____ RECORDS SUPPLIED
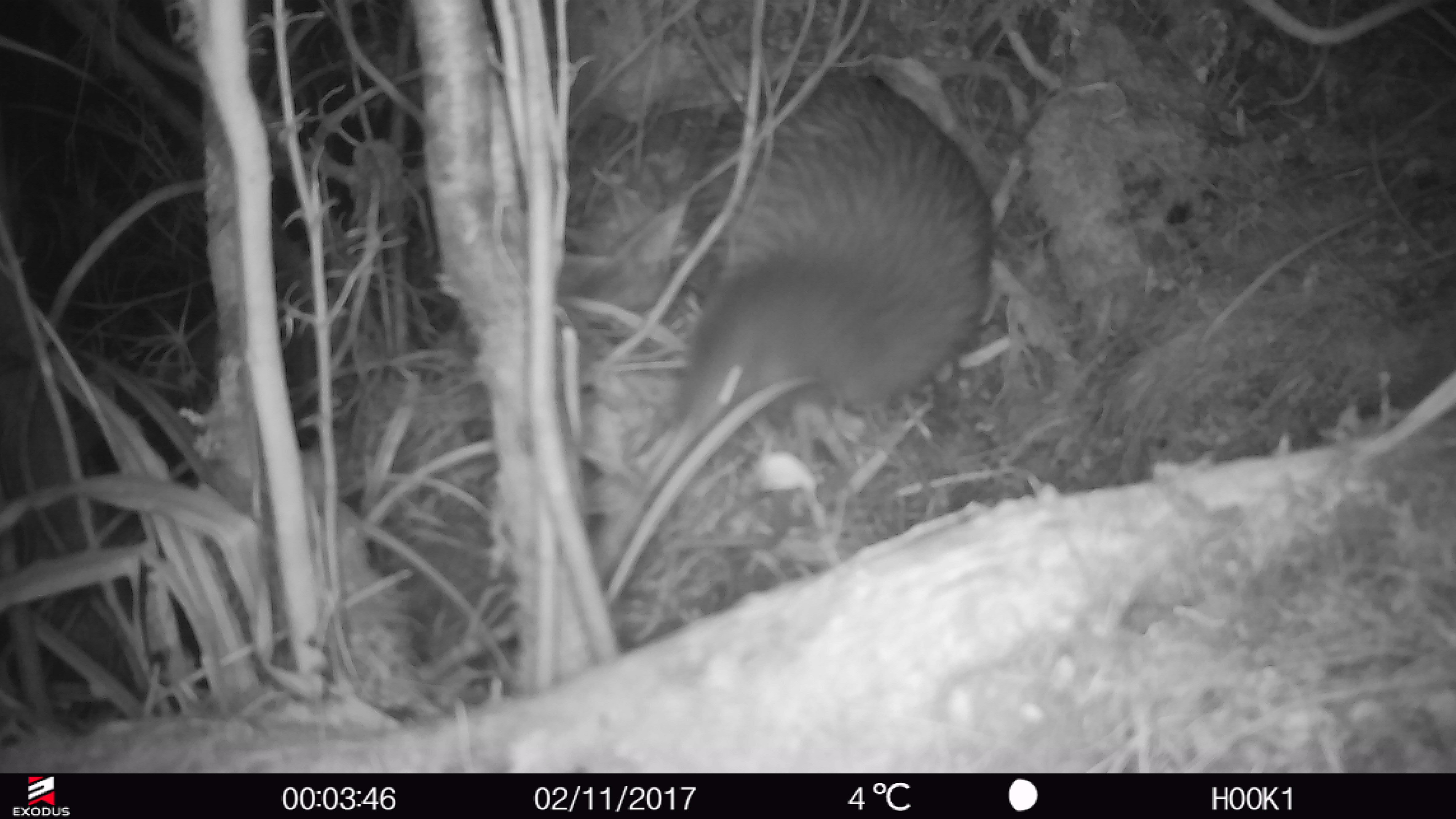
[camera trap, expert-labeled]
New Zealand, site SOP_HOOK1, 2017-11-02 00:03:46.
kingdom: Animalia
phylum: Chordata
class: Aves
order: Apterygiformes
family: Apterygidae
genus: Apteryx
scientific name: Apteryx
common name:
________
(REQUIREMENT): Retype the lines from the one containing "kingdom: Animalia" through the last line of the records. Leave out everything else.

(RESULT OF THE TASK):
kingdom: Animalia
phylum: Chordata
class: Aves
order: Apterygiformes
family: Apterygidae
genus: Apteryx
scientific name: Apteryx
common name:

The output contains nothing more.